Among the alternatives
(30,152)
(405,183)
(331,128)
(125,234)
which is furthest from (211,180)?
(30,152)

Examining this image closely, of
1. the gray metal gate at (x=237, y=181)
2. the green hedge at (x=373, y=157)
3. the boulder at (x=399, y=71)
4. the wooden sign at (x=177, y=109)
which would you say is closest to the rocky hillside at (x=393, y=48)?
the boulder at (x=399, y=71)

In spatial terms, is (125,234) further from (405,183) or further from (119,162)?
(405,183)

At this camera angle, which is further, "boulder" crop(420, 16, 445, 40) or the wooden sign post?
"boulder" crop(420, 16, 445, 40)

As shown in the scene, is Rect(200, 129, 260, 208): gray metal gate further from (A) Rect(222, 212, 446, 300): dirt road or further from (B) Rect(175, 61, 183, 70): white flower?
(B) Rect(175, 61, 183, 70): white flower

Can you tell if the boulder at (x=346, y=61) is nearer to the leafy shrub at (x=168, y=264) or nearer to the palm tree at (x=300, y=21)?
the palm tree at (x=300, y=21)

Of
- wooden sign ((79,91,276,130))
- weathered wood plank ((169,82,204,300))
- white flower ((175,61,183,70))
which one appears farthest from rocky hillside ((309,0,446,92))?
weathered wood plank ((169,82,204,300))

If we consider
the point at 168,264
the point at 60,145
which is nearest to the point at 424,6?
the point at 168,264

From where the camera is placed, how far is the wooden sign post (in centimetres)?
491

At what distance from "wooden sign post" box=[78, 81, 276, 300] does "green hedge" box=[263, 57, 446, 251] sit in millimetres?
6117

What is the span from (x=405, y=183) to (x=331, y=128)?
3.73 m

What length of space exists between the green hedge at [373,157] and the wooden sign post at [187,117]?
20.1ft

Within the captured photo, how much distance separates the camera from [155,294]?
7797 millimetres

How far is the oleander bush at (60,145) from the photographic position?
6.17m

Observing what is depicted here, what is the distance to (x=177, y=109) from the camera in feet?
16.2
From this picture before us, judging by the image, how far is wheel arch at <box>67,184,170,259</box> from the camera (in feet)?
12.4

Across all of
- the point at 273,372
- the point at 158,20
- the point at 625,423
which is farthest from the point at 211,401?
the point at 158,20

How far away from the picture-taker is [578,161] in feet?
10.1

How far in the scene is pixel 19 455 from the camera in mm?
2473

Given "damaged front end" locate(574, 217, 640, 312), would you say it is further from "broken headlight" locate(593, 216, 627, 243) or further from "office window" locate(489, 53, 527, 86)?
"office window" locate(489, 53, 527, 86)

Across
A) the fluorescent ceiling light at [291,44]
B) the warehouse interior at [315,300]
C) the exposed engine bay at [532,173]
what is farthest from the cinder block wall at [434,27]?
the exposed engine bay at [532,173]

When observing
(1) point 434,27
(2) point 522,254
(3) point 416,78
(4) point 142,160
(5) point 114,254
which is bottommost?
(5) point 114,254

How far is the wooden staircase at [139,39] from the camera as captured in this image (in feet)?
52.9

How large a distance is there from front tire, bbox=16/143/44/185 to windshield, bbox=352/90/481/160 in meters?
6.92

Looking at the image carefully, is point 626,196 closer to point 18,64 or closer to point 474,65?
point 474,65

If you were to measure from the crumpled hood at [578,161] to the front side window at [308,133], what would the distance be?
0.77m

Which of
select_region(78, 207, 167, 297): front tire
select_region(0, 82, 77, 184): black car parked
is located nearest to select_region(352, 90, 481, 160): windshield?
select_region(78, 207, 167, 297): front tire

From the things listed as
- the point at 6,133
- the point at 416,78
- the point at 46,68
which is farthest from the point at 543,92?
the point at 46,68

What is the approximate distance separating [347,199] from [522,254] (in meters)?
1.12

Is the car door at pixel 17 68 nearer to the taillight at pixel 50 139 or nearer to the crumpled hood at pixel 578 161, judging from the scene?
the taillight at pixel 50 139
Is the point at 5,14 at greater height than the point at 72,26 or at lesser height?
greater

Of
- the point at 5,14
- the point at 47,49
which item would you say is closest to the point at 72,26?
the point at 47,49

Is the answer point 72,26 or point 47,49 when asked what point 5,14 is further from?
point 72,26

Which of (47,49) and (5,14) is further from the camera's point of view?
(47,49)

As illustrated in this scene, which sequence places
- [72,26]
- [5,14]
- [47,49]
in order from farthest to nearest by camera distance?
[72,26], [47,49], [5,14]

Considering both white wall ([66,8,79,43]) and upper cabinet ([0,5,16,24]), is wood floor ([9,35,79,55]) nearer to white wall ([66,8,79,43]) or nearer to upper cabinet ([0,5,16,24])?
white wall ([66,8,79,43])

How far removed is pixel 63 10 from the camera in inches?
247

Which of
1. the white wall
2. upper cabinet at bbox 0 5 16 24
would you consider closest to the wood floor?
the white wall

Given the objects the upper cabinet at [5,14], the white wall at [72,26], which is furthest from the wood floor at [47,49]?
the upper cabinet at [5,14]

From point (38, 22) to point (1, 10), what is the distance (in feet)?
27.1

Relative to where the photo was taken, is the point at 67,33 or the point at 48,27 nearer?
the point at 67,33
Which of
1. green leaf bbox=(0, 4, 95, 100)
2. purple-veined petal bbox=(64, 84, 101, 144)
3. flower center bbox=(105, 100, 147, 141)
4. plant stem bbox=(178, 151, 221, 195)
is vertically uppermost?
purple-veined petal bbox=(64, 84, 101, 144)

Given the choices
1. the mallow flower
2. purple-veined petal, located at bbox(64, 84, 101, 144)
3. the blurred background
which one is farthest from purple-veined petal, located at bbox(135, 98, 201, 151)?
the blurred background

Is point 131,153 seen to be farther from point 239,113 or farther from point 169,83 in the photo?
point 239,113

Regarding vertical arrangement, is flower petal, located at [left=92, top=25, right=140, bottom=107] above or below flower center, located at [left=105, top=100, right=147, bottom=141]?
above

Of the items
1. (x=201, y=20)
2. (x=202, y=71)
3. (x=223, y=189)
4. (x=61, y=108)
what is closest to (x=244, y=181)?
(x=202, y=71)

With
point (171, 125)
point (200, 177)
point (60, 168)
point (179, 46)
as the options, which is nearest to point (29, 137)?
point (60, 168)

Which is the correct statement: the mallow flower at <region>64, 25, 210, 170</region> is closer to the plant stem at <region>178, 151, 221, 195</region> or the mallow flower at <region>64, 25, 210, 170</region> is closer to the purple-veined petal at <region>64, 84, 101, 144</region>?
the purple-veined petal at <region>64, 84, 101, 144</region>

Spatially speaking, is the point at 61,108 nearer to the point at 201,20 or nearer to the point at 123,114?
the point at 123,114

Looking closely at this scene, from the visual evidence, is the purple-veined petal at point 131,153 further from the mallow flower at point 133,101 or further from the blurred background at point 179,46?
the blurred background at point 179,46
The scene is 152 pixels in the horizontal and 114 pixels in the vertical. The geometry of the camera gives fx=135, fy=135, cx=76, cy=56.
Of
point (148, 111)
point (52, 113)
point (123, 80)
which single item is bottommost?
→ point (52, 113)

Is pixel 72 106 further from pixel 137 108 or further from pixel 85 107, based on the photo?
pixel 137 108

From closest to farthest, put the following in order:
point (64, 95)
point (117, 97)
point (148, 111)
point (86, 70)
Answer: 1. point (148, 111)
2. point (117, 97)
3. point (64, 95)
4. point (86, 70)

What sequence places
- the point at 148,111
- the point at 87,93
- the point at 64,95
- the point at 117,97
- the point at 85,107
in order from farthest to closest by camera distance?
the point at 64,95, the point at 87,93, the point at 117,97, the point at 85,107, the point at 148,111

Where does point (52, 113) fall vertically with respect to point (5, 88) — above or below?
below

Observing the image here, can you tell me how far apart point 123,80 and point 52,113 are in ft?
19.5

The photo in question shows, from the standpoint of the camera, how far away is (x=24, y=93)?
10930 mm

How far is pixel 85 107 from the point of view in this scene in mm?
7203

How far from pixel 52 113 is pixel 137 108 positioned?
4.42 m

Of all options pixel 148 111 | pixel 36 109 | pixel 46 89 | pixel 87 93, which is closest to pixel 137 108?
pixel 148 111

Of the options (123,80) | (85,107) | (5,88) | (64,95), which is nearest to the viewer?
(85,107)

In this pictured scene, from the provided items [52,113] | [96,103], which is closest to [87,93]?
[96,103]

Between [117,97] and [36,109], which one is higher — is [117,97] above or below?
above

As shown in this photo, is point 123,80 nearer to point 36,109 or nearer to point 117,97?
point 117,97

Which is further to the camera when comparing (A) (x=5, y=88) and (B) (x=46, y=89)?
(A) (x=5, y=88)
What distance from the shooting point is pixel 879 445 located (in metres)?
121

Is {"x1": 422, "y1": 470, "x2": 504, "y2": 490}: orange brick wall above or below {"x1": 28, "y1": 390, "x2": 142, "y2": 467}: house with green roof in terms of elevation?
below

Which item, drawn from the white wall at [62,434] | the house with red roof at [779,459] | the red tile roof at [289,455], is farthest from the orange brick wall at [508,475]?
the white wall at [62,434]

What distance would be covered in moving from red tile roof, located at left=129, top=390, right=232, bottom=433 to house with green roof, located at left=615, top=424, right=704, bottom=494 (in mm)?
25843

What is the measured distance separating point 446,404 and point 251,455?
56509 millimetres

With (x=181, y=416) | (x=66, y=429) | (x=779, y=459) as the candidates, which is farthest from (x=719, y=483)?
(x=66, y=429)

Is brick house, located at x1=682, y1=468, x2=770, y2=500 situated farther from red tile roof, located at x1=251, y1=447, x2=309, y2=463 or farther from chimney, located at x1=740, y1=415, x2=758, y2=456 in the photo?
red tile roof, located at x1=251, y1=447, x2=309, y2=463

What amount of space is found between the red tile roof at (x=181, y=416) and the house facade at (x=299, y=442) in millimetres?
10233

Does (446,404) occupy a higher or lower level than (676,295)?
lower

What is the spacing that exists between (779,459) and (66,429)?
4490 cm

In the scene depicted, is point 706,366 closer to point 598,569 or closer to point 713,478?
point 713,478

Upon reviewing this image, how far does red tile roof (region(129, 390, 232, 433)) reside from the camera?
══════════
__Problem__. Rewrite the part of the material that opens with the line containing "As illustrated in" and closes with the line containing "[72,26], [47,49], [5,14]" as a numbered list, one line per item, leaving out any blank lines.

__Response to this exercise__.
1. As illustrated in this scene, which sequence places
2. - [72,26]
3. - [5,14]
4. - [47,49]
5. in order from farthest to nearest by camera distance?
6. [72,26], [47,49], [5,14]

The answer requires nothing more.